LeMiCa consistently outperforms TeaCache across all models. LeMiCa-slow reduces LPIPS from 0.134 to 0.050 on Open-Sora (2.7× improvement) and achieves LPIPS of only 0.023 on CogVideoX. LeMiCa-fast reaches 2.93× speedup on Latte (up from TeaCache's 2.60×).

Table 2: Number of Samples Required for DAG Construction

# Samples VBench↑ LPIPS↓ SSIM↑ PSNR↑
1 78.58 0.164 0.838 24.51
5 78.70 0.161 0.843 24.57
10 78.95 0.158 0.844 24.56
350 79.27 0.143 0.851 24.67

Strong results are obtained with as few as 1 sample (PSNR 24.51 vs. 24.67 with 350 samples), demonstrating the robustness of the static cache schedule.

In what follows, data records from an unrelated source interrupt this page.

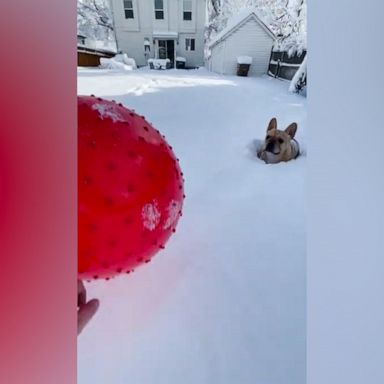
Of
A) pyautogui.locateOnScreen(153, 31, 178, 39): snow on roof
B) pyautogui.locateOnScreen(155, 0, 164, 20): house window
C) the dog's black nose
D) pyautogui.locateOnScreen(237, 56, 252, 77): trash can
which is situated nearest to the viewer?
the dog's black nose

Table 3: Ablation on Path Strategy

Path Strategy VBench↑ LPIPS↓ SSIM↑ PSNR↑
Shortest Path 76.04 0.203 0.809 22.90
Minimax Path 79.27 0.143 0.851 24.67

The minimax path comprehensively outperforms the shortest path, validating the core argument that controlling peak error is more important than minimizing accumulated error.

Trajectory Robustness

Varying the scale parameter of the sampling schedule (0.5–1.5), LeMiCa consistently achieves lower LPIPS than TeaCache across all trajectories, demonstrating effectiveness under diverse denoising paths.

Highlights & Insights

  • Novel theoretical perspective: Formalizing cache scheduling as a lexicographic minimax path problem on a DAG introduces a new optimization paradigm for diffusion acceleration.
  • Global error control: The global result-aware error eliminates the influence of temporal heterogeneity, while lexicographic minimax explicitly constrains worst-case degradation.
  • Minimal perceptual degradation: LPIPS of 0.05 on Open-Sora and 0.023 on CogVideoX represent near-lossless acceleration.
  • Zero additional runtime overhead: Cache schedules are fully precomputed offline and applied via direct lookup at inference time.

Limitations & Future Work

  • Offline DAG construction cost: Building the graph requires full denoising trajectories evaluated across multiple prompts, incurring a non-trivial one-time computational cost.
  • Fixed sampling path assumption: The assumption that denoising trajectories are stable for a trained model may not hold under certain adaptive schedulers.
  • Evaluated only on text-to-video: The method has not been validated on image-to-video generation, video editing, or other related tasks.
  • Maximum skip length requires manual tuning: The setting is heuristic-based, and no automatic determination procedure is provided.
  • Diffusion acceleration (DDIM [Song+ 2020], consistency distillation [Song+ 2023], adversarial distillation [Sauer+ 2024]): These methods require training; LeMiCa is training-free.
  • Diffusion caching (DeepCache [Ma+ 2023], PAB [Zhao+ 2024], TeaCache [Liu+ 2024]): Based on local greedy strategies; LeMiCa proposes a global optimization alternative.
  • Δ-DiT [Chen+ 2024], T-GATE [Zhang+ 2024]: Image generation acceleration methods with limited effectiveness when extended to video.

Rating

  • Novelty: ⭐⭐⭐⭐⭐ — Lexicographic minimax path optimization represents a genuinely new perspective in the diffusion caching literature.
  • Experimental Thoroughness: ⭐⭐⭐⭐ — Three models, multiple ablations, sample efficiency analysis, and trajectory robustness evaluation.
  • Writing Quality: ⭐⭐⭐⭐ — The analysis of local vs. global error is thorough and the figures are clear.
  • Value: ⭐⭐⭐⭐⭐ — Provides a strong training-free acceleration baseline for diffusion-based video generation.